Exercise:
Write out the records from their beginning through the line containing "14.6 metres", without the pictures.

Supplied information:
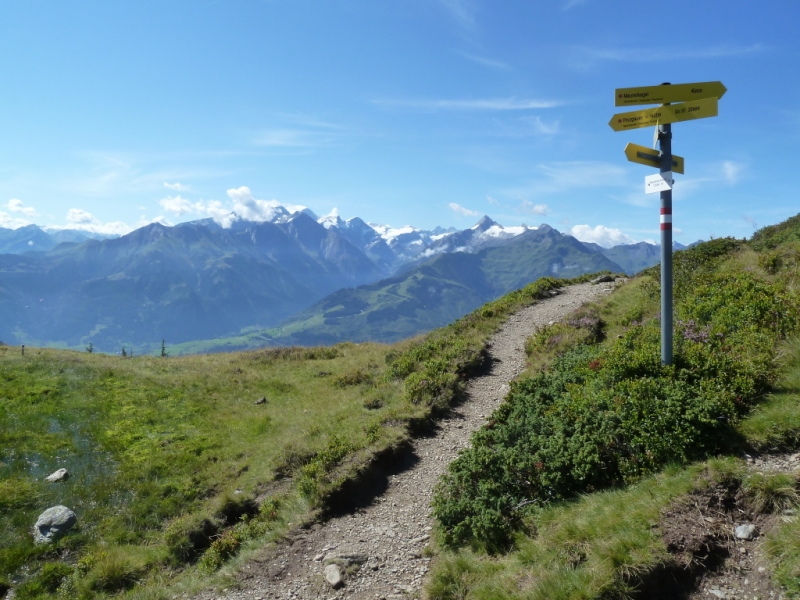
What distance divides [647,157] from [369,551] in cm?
926

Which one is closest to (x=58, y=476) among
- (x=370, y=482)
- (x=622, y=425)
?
(x=370, y=482)

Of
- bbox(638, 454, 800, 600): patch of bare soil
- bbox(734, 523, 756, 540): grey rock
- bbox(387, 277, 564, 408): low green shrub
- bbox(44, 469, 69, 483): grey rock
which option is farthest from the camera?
bbox(387, 277, 564, 408): low green shrub

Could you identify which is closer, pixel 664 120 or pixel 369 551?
pixel 664 120

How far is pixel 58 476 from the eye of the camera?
14.6 metres

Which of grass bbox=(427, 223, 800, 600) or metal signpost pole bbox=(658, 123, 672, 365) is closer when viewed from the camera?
grass bbox=(427, 223, 800, 600)

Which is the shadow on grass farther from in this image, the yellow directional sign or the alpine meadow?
the yellow directional sign

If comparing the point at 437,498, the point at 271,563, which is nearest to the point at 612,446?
the point at 437,498

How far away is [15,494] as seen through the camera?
13500 millimetres

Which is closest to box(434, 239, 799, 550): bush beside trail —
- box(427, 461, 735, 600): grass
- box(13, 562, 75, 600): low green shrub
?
box(427, 461, 735, 600): grass

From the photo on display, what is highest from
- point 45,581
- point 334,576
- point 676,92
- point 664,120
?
point 676,92

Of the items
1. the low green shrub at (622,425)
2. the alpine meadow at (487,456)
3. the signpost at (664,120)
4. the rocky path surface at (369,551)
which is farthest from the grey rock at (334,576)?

Written response:
What distance divides [647,157] from [369,551] in cm?
926

Which one is closest to (x=58, y=476) among
- (x=370, y=482)
- (x=622, y=425)
?
(x=370, y=482)

Of
- bbox(638, 454, 800, 600): patch of bare soil
- bbox(734, 523, 756, 540): grey rock
- bbox(387, 277, 564, 408): low green shrub
- bbox(44, 469, 69, 483): grey rock
which option is farthest from the camera?
bbox(387, 277, 564, 408): low green shrub

Could you identify which is closer, pixel 664 120 or pixel 369 551?
pixel 664 120

How far is pixel 58 476 from the eye of the camera?
14.6 metres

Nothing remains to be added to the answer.